> [Problem to work on] Repeat everything in the passage about the Duck Pond Incident from "It was Kirkwood’s" down to "to the community.", switching "picnic" to "barbecue".

It was Kirkwood’s idea to get us all arrested for killing and roasting ducks at the Trinity park duck pond.
"We’ll make it a picnic! Bring the kids!"
Just one more example of Kirkwood’s perverse talent for stirring up publicity for The Cellar (his already notorious night club) and at the same time, sticking it to City Hall. On the record, the local Fort Worth politicians, the media and the police department all considered Pat Kirkwood’s lewd and lascivious little coffee house on Main Street to be a disreputable black eye on the downtown business community. Off the record, a lot of these same pompous pinheads liked to come down there and wallow in it. The Duck Pond Incident was just Kirkwood’s way of giving something back to the community.

> [Supplied material]
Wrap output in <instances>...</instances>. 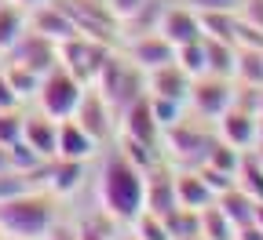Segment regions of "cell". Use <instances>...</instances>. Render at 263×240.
<instances>
[{"mask_svg": "<svg viewBox=\"0 0 263 240\" xmlns=\"http://www.w3.org/2000/svg\"><path fill=\"white\" fill-rule=\"evenodd\" d=\"M95 193H99V211H106L114 222L128 226L143 211V193H146V171L132 160L117 142L110 149H99V175H95Z\"/></svg>", "mask_w": 263, "mask_h": 240, "instance_id": "cell-1", "label": "cell"}, {"mask_svg": "<svg viewBox=\"0 0 263 240\" xmlns=\"http://www.w3.org/2000/svg\"><path fill=\"white\" fill-rule=\"evenodd\" d=\"M59 197L48 189H26L18 197L0 200V240H44L59 219Z\"/></svg>", "mask_w": 263, "mask_h": 240, "instance_id": "cell-2", "label": "cell"}, {"mask_svg": "<svg viewBox=\"0 0 263 240\" xmlns=\"http://www.w3.org/2000/svg\"><path fill=\"white\" fill-rule=\"evenodd\" d=\"M84 88H88V84H84L81 77H73L66 66H51V70L41 77V88H37L33 106H37L41 113H48L51 120H66V117H73Z\"/></svg>", "mask_w": 263, "mask_h": 240, "instance_id": "cell-3", "label": "cell"}, {"mask_svg": "<svg viewBox=\"0 0 263 240\" xmlns=\"http://www.w3.org/2000/svg\"><path fill=\"white\" fill-rule=\"evenodd\" d=\"M55 51H59V66H66L73 77L91 84L99 77V70H103V62L110 58L114 44H103V40H91V37H84V33H77V37L59 40Z\"/></svg>", "mask_w": 263, "mask_h": 240, "instance_id": "cell-4", "label": "cell"}, {"mask_svg": "<svg viewBox=\"0 0 263 240\" xmlns=\"http://www.w3.org/2000/svg\"><path fill=\"white\" fill-rule=\"evenodd\" d=\"M73 120L91 135L99 146H106L110 139H117V113H114V106L103 98V91H99L95 84L84 88L77 110H73Z\"/></svg>", "mask_w": 263, "mask_h": 240, "instance_id": "cell-5", "label": "cell"}, {"mask_svg": "<svg viewBox=\"0 0 263 240\" xmlns=\"http://www.w3.org/2000/svg\"><path fill=\"white\" fill-rule=\"evenodd\" d=\"M0 62H11V66H22V70H33V73H48L51 66H59V51H55V40H48V37H41L37 29H29L26 26V33L22 37L0 55Z\"/></svg>", "mask_w": 263, "mask_h": 240, "instance_id": "cell-6", "label": "cell"}, {"mask_svg": "<svg viewBox=\"0 0 263 240\" xmlns=\"http://www.w3.org/2000/svg\"><path fill=\"white\" fill-rule=\"evenodd\" d=\"M230 102H234V88H230V77H212V73H201L194 77L190 84V95H186V106L201 117V120H216Z\"/></svg>", "mask_w": 263, "mask_h": 240, "instance_id": "cell-7", "label": "cell"}, {"mask_svg": "<svg viewBox=\"0 0 263 240\" xmlns=\"http://www.w3.org/2000/svg\"><path fill=\"white\" fill-rule=\"evenodd\" d=\"M121 55H124L132 66H139L143 73L157 70V66L176 62V48L164 40L157 29H150V33H132V37H124V40H121Z\"/></svg>", "mask_w": 263, "mask_h": 240, "instance_id": "cell-8", "label": "cell"}, {"mask_svg": "<svg viewBox=\"0 0 263 240\" xmlns=\"http://www.w3.org/2000/svg\"><path fill=\"white\" fill-rule=\"evenodd\" d=\"M157 33L164 40H168L172 48H183V44H194V40H201L205 37V29H201V15H197L190 4H172V8H164L161 18H157Z\"/></svg>", "mask_w": 263, "mask_h": 240, "instance_id": "cell-9", "label": "cell"}, {"mask_svg": "<svg viewBox=\"0 0 263 240\" xmlns=\"http://www.w3.org/2000/svg\"><path fill=\"white\" fill-rule=\"evenodd\" d=\"M143 208L154 215H168L172 208H179L176 200V167L172 164H154L146 167V193H143Z\"/></svg>", "mask_w": 263, "mask_h": 240, "instance_id": "cell-10", "label": "cell"}, {"mask_svg": "<svg viewBox=\"0 0 263 240\" xmlns=\"http://www.w3.org/2000/svg\"><path fill=\"white\" fill-rule=\"evenodd\" d=\"M26 22H29V29H37L41 37H48L55 44L66 40V37H77V26H73V18L66 15V8L59 4V0H44V4L29 8Z\"/></svg>", "mask_w": 263, "mask_h": 240, "instance_id": "cell-11", "label": "cell"}, {"mask_svg": "<svg viewBox=\"0 0 263 240\" xmlns=\"http://www.w3.org/2000/svg\"><path fill=\"white\" fill-rule=\"evenodd\" d=\"M84 175H88L84 160H66V157L44 160V189L51 197H73L84 186Z\"/></svg>", "mask_w": 263, "mask_h": 240, "instance_id": "cell-12", "label": "cell"}, {"mask_svg": "<svg viewBox=\"0 0 263 240\" xmlns=\"http://www.w3.org/2000/svg\"><path fill=\"white\" fill-rule=\"evenodd\" d=\"M190 84H194V77L183 70L179 62L157 66V70L146 73V95H154V98H176V102H186Z\"/></svg>", "mask_w": 263, "mask_h": 240, "instance_id": "cell-13", "label": "cell"}, {"mask_svg": "<svg viewBox=\"0 0 263 240\" xmlns=\"http://www.w3.org/2000/svg\"><path fill=\"white\" fill-rule=\"evenodd\" d=\"M99 146L91 135L73 120V117H66V120H59V146H55V157H66V160H84V164H91L95 157H99Z\"/></svg>", "mask_w": 263, "mask_h": 240, "instance_id": "cell-14", "label": "cell"}, {"mask_svg": "<svg viewBox=\"0 0 263 240\" xmlns=\"http://www.w3.org/2000/svg\"><path fill=\"white\" fill-rule=\"evenodd\" d=\"M22 142H29L44 160H51L55 157V146H59V120H51L41 110L22 113Z\"/></svg>", "mask_w": 263, "mask_h": 240, "instance_id": "cell-15", "label": "cell"}, {"mask_svg": "<svg viewBox=\"0 0 263 240\" xmlns=\"http://www.w3.org/2000/svg\"><path fill=\"white\" fill-rule=\"evenodd\" d=\"M176 200H179V208L201 211V208H209V204L216 200V193L201 179L197 167H176Z\"/></svg>", "mask_w": 263, "mask_h": 240, "instance_id": "cell-16", "label": "cell"}, {"mask_svg": "<svg viewBox=\"0 0 263 240\" xmlns=\"http://www.w3.org/2000/svg\"><path fill=\"white\" fill-rule=\"evenodd\" d=\"M26 8L15 0H0V55H4L22 33H26Z\"/></svg>", "mask_w": 263, "mask_h": 240, "instance_id": "cell-17", "label": "cell"}, {"mask_svg": "<svg viewBox=\"0 0 263 240\" xmlns=\"http://www.w3.org/2000/svg\"><path fill=\"white\" fill-rule=\"evenodd\" d=\"M0 70L8 73V80H11V88H15V95L22 98V106H26V102H33V98H37V88H41V73H33V70H22V66H11V62H0Z\"/></svg>", "mask_w": 263, "mask_h": 240, "instance_id": "cell-18", "label": "cell"}, {"mask_svg": "<svg viewBox=\"0 0 263 240\" xmlns=\"http://www.w3.org/2000/svg\"><path fill=\"white\" fill-rule=\"evenodd\" d=\"M128 229L136 233L139 240H172L164 215H154V211H146V208H143L136 219H132V222H128Z\"/></svg>", "mask_w": 263, "mask_h": 240, "instance_id": "cell-19", "label": "cell"}, {"mask_svg": "<svg viewBox=\"0 0 263 240\" xmlns=\"http://www.w3.org/2000/svg\"><path fill=\"white\" fill-rule=\"evenodd\" d=\"M22 113L26 110H0V142L4 146L22 139Z\"/></svg>", "mask_w": 263, "mask_h": 240, "instance_id": "cell-20", "label": "cell"}, {"mask_svg": "<svg viewBox=\"0 0 263 240\" xmlns=\"http://www.w3.org/2000/svg\"><path fill=\"white\" fill-rule=\"evenodd\" d=\"M26 189H37L29 182V175H22V171H4L0 175V200H8V197H18V193H26Z\"/></svg>", "mask_w": 263, "mask_h": 240, "instance_id": "cell-21", "label": "cell"}, {"mask_svg": "<svg viewBox=\"0 0 263 240\" xmlns=\"http://www.w3.org/2000/svg\"><path fill=\"white\" fill-rule=\"evenodd\" d=\"M150 4V0H106V8H110V15L124 26V22H132V18H136L143 8Z\"/></svg>", "mask_w": 263, "mask_h": 240, "instance_id": "cell-22", "label": "cell"}, {"mask_svg": "<svg viewBox=\"0 0 263 240\" xmlns=\"http://www.w3.org/2000/svg\"><path fill=\"white\" fill-rule=\"evenodd\" d=\"M44 240H81V236H77V222L55 219V222H51V229L44 233Z\"/></svg>", "mask_w": 263, "mask_h": 240, "instance_id": "cell-23", "label": "cell"}, {"mask_svg": "<svg viewBox=\"0 0 263 240\" xmlns=\"http://www.w3.org/2000/svg\"><path fill=\"white\" fill-rule=\"evenodd\" d=\"M0 110H22V98L15 95V88H11L4 70H0Z\"/></svg>", "mask_w": 263, "mask_h": 240, "instance_id": "cell-24", "label": "cell"}, {"mask_svg": "<svg viewBox=\"0 0 263 240\" xmlns=\"http://www.w3.org/2000/svg\"><path fill=\"white\" fill-rule=\"evenodd\" d=\"M4 171H11V157H8V146L0 142V175H4Z\"/></svg>", "mask_w": 263, "mask_h": 240, "instance_id": "cell-25", "label": "cell"}, {"mask_svg": "<svg viewBox=\"0 0 263 240\" xmlns=\"http://www.w3.org/2000/svg\"><path fill=\"white\" fill-rule=\"evenodd\" d=\"M114 240H139V236H136V233H132V229H121V233H117Z\"/></svg>", "mask_w": 263, "mask_h": 240, "instance_id": "cell-26", "label": "cell"}, {"mask_svg": "<svg viewBox=\"0 0 263 240\" xmlns=\"http://www.w3.org/2000/svg\"><path fill=\"white\" fill-rule=\"evenodd\" d=\"M15 4H22V8L29 11V8H37V4H44V0H15Z\"/></svg>", "mask_w": 263, "mask_h": 240, "instance_id": "cell-27", "label": "cell"}]
</instances>
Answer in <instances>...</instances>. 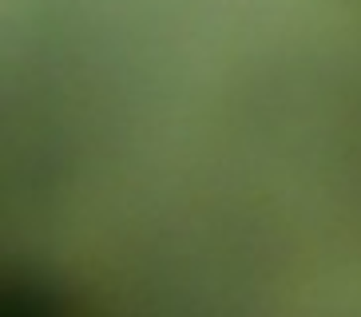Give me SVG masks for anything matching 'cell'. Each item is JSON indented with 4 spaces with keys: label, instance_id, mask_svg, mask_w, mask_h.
<instances>
[]
</instances>
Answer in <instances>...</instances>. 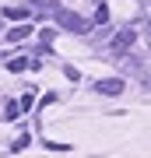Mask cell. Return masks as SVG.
Returning a JSON list of instances; mask_svg holds the SVG:
<instances>
[{
	"label": "cell",
	"mask_w": 151,
	"mask_h": 158,
	"mask_svg": "<svg viewBox=\"0 0 151 158\" xmlns=\"http://www.w3.org/2000/svg\"><path fill=\"white\" fill-rule=\"evenodd\" d=\"M4 18H7V21H25V18H28V11H25V7H7V11H4Z\"/></svg>",
	"instance_id": "cell-4"
},
{
	"label": "cell",
	"mask_w": 151,
	"mask_h": 158,
	"mask_svg": "<svg viewBox=\"0 0 151 158\" xmlns=\"http://www.w3.org/2000/svg\"><path fill=\"white\" fill-rule=\"evenodd\" d=\"M25 35H32V25H21V28H14L11 35H7V42H21Z\"/></svg>",
	"instance_id": "cell-5"
},
{
	"label": "cell",
	"mask_w": 151,
	"mask_h": 158,
	"mask_svg": "<svg viewBox=\"0 0 151 158\" xmlns=\"http://www.w3.org/2000/svg\"><path fill=\"white\" fill-rule=\"evenodd\" d=\"M25 63H28L25 56H18V60H7V70H25Z\"/></svg>",
	"instance_id": "cell-7"
},
{
	"label": "cell",
	"mask_w": 151,
	"mask_h": 158,
	"mask_svg": "<svg viewBox=\"0 0 151 158\" xmlns=\"http://www.w3.org/2000/svg\"><path fill=\"white\" fill-rule=\"evenodd\" d=\"M112 46H116V49H130V46H134V28H123V32L116 35V42H112Z\"/></svg>",
	"instance_id": "cell-3"
},
{
	"label": "cell",
	"mask_w": 151,
	"mask_h": 158,
	"mask_svg": "<svg viewBox=\"0 0 151 158\" xmlns=\"http://www.w3.org/2000/svg\"><path fill=\"white\" fill-rule=\"evenodd\" d=\"M95 91L99 95H123V81L120 77H102V81H95Z\"/></svg>",
	"instance_id": "cell-2"
},
{
	"label": "cell",
	"mask_w": 151,
	"mask_h": 158,
	"mask_svg": "<svg viewBox=\"0 0 151 158\" xmlns=\"http://www.w3.org/2000/svg\"><path fill=\"white\" fill-rule=\"evenodd\" d=\"M56 21H60V28H70V32H88V21L70 11H56Z\"/></svg>",
	"instance_id": "cell-1"
},
{
	"label": "cell",
	"mask_w": 151,
	"mask_h": 158,
	"mask_svg": "<svg viewBox=\"0 0 151 158\" xmlns=\"http://www.w3.org/2000/svg\"><path fill=\"white\" fill-rule=\"evenodd\" d=\"M95 21H99V25L109 21V7H99V11H95Z\"/></svg>",
	"instance_id": "cell-8"
},
{
	"label": "cell",
	"mask_w": 151,
	"mask_h": 158,
	"mask_svg": "<svg viewBox=\"0 0 151 158\" xmlns=\"http://www.w3.org/2000/svg\"><path fill=\"white\" fill-rule=\"evenodd\" d=\"M21 113H25V109H21V102H11V106H7V119H18Z\"/></svg>",
	"instance_id": "cell-6"
}]
</instances>
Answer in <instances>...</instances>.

> [Answer for the task]
It was Kirkwood’s idea to get us all arrested for killing and roasting ducks at the Trinity park duck pond.
"We’ll make it a barbecue! Bring the kids!"
Just one more example of Kirkwood’s perverse talent for stirring up publicity for The Cellar (his already notorious night club) and at the same time, sticking it to City Hall. On the record, the local Fort Worth politicians, the media and the police department all considered Pat Kirkwood’s lewd and lascivious little coffee house on Main Street to be a disreputable black eye on the downtown business community. Off the record, a lot of these same pompous pinheads liked to come down there and wallow in it. The Duck Pond Incident was just Kirkwood’s way of giving something back to the community.